**** Selected passage

Efficient TL10 and TL10^ reaction engines in GURPS Spaceships

Which of the the TL10 and TL10^ (limited superscience) reaction engines in GURPS Spaceships are cost-effective and otherwise good for ground-to-orbit/orbital-to-ground cargo and passenger shuttles? Which are cost-efficient and good for orbital operations? Which are cost-efficient and good for interplanetary operations? I can do the calculations of course, but there’s no sense in re-inventing hot water is some else has done it already.

A winged shuttles the thing? Aerobraking?

I suspect that the cost multiple on ram-rockets is way too high at five times the cost of a rocket fed its reaction mass from tanks. For Flat Black I’m thinking of ruling that a ram-rocket has the cost of a reaction engine plus half that of a jet engine of the same size. Any thoughts?

********

- _Requirement 1_
In the GURPS Spaceships post, what cost would the Flat Black ruling give a ram-rocket?
- _Requirement 2_
Please write out the GURPS Spaceships post between "Efficient TL10 and" and "size. Any thoughts?", inclusive.

**** Raw data

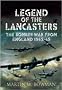 Legend of the Lancasters: The Bomber War from England 1942-45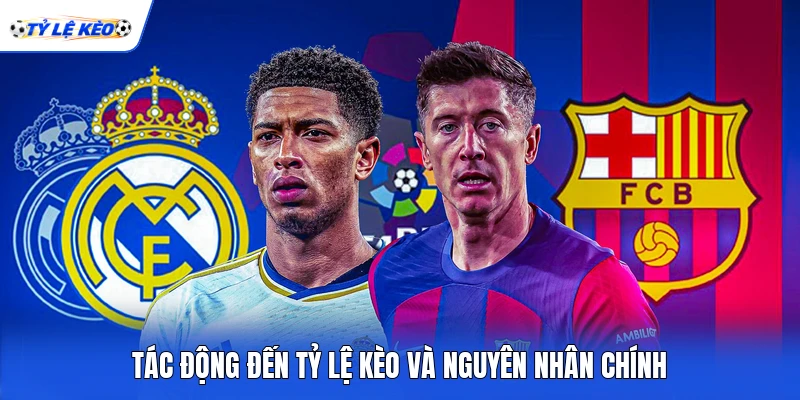 Tác động đến tỷ lệ kèo và nguyên nhân chính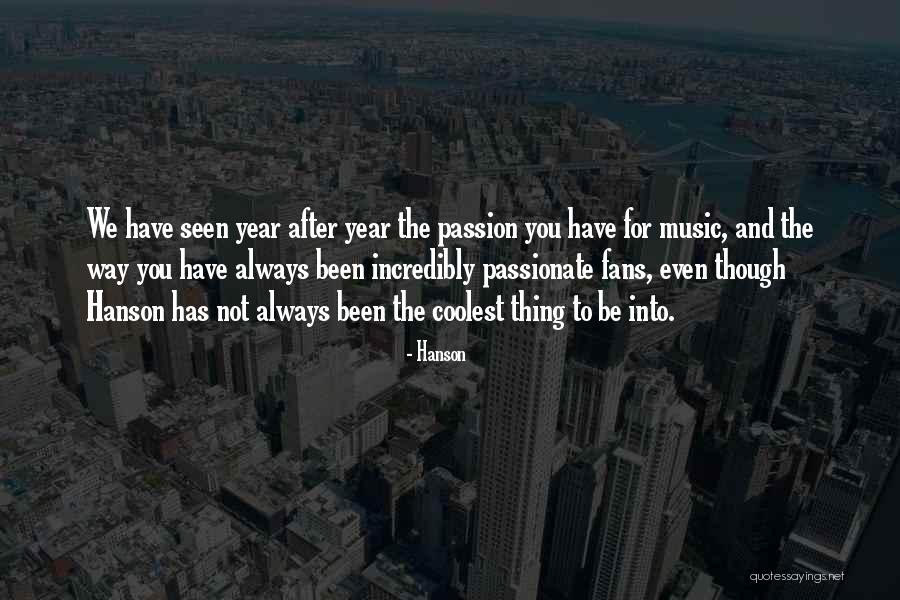 Hanson Music Quotes By Hanson Hanson Music Quotes By Hanson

********

- _Exercise solution 1_
The cost of a reaction engine plus half that of a jet engine of the same size.

- _Exercise solution 2_
Efficient TL10 and TL10^ reaction engines in GURPS Spaceships

Which of the the TL10 and TL10^ (limited superscience) reaction engines in GURPS Spaceships are cost-effective and otherwise good for ground-to-orbit/orbital-to-ground cargo and passenger shuttles? Which are cost-efficient and good for orbital operations? Which are cost-efficient and good for interplanetary operations? I can do the calculations of course, but there’s no sense in re-inventing hot water is some else has done it already.

A winged shuttles the thing? Aerobraking?

I suspect that the cost multiple on ram-rockets is way too high at five times the cost of a rocket fed its reaction mass from tanks. For Flat Black I’m thinking of ruling that a ram-rocket has the cost of a reaction engine plus half that of a jet engine of the same size. Any thoughts?